--- Description of the task ---
Count the lines in the material below that contain the word "closest", and reply with the number alone.

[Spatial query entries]
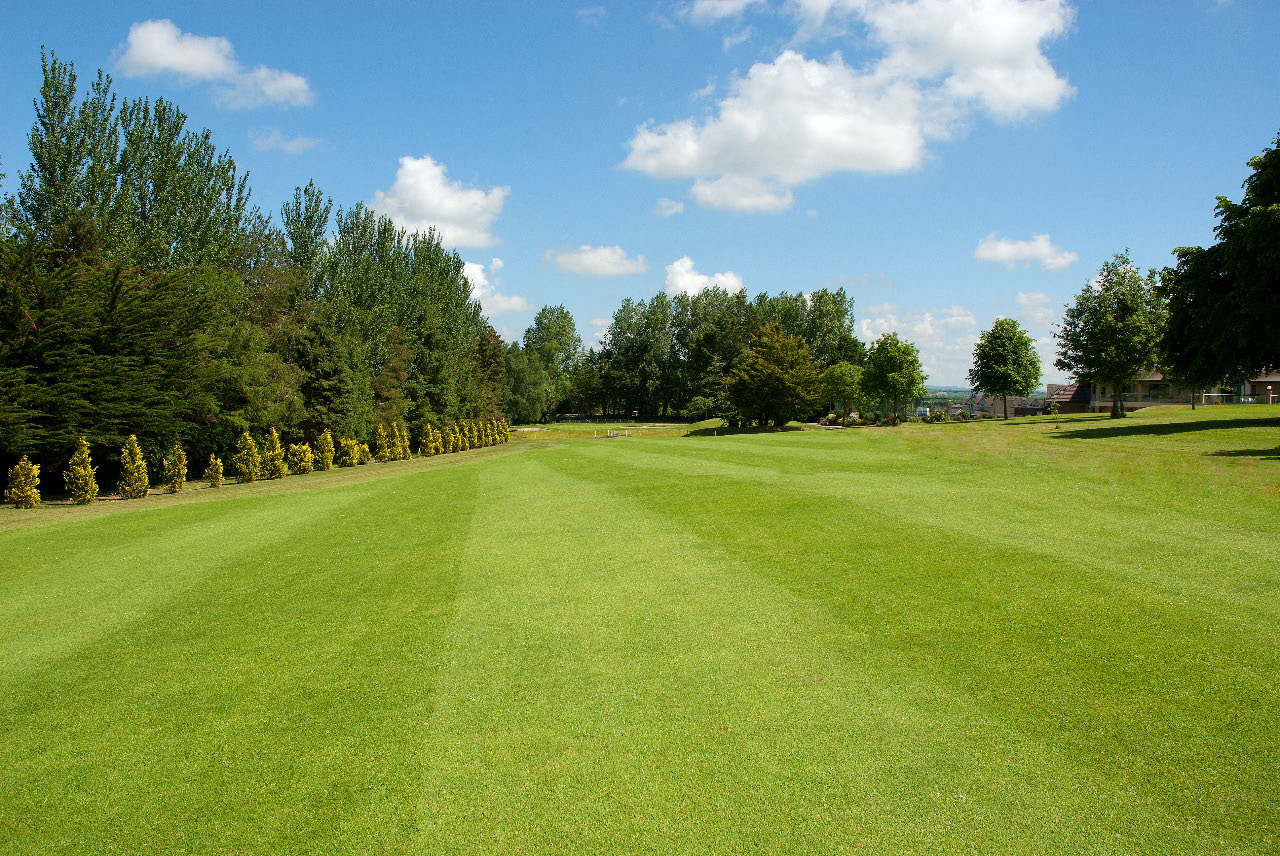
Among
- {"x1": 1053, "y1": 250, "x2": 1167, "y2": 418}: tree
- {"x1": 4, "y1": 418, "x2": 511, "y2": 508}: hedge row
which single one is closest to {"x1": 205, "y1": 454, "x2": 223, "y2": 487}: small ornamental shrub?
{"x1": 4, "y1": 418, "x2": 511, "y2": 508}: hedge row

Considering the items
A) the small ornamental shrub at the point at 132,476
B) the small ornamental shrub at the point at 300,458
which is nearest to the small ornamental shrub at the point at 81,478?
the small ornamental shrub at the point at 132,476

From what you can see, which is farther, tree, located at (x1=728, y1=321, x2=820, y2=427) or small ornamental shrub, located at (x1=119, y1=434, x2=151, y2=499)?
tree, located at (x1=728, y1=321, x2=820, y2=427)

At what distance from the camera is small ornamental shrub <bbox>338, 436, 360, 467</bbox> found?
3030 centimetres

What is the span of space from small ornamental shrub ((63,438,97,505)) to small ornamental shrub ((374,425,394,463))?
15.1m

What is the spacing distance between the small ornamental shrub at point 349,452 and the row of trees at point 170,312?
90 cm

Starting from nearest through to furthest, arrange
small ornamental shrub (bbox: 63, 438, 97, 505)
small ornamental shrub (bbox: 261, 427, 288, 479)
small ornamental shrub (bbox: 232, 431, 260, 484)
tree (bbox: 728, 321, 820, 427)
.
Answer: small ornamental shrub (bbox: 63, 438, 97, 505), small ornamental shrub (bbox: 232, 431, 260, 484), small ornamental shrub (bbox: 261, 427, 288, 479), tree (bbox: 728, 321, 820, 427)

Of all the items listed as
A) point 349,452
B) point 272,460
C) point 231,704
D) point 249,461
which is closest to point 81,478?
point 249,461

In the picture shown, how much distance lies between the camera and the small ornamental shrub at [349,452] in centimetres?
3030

==

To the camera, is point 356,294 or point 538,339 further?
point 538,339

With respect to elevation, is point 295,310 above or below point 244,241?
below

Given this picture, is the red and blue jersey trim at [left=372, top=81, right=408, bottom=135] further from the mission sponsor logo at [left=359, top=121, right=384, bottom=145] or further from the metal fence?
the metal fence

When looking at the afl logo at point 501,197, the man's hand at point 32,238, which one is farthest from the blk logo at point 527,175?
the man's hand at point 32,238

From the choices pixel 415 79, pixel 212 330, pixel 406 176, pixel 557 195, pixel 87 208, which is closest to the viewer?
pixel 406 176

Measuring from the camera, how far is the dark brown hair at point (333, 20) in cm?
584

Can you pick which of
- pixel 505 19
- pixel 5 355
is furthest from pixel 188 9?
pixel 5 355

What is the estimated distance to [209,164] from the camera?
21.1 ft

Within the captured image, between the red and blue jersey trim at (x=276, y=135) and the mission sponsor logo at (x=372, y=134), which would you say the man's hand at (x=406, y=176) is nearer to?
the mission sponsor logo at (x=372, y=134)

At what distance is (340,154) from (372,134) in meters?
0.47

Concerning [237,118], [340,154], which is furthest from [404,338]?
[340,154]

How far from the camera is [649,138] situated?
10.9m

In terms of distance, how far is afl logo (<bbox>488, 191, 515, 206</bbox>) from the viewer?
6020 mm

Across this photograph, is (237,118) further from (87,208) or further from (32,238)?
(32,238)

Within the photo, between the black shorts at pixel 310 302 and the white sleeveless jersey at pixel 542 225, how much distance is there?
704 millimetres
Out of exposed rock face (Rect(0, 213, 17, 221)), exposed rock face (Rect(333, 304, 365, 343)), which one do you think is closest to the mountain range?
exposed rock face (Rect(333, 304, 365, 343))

--- Exercise output ---
4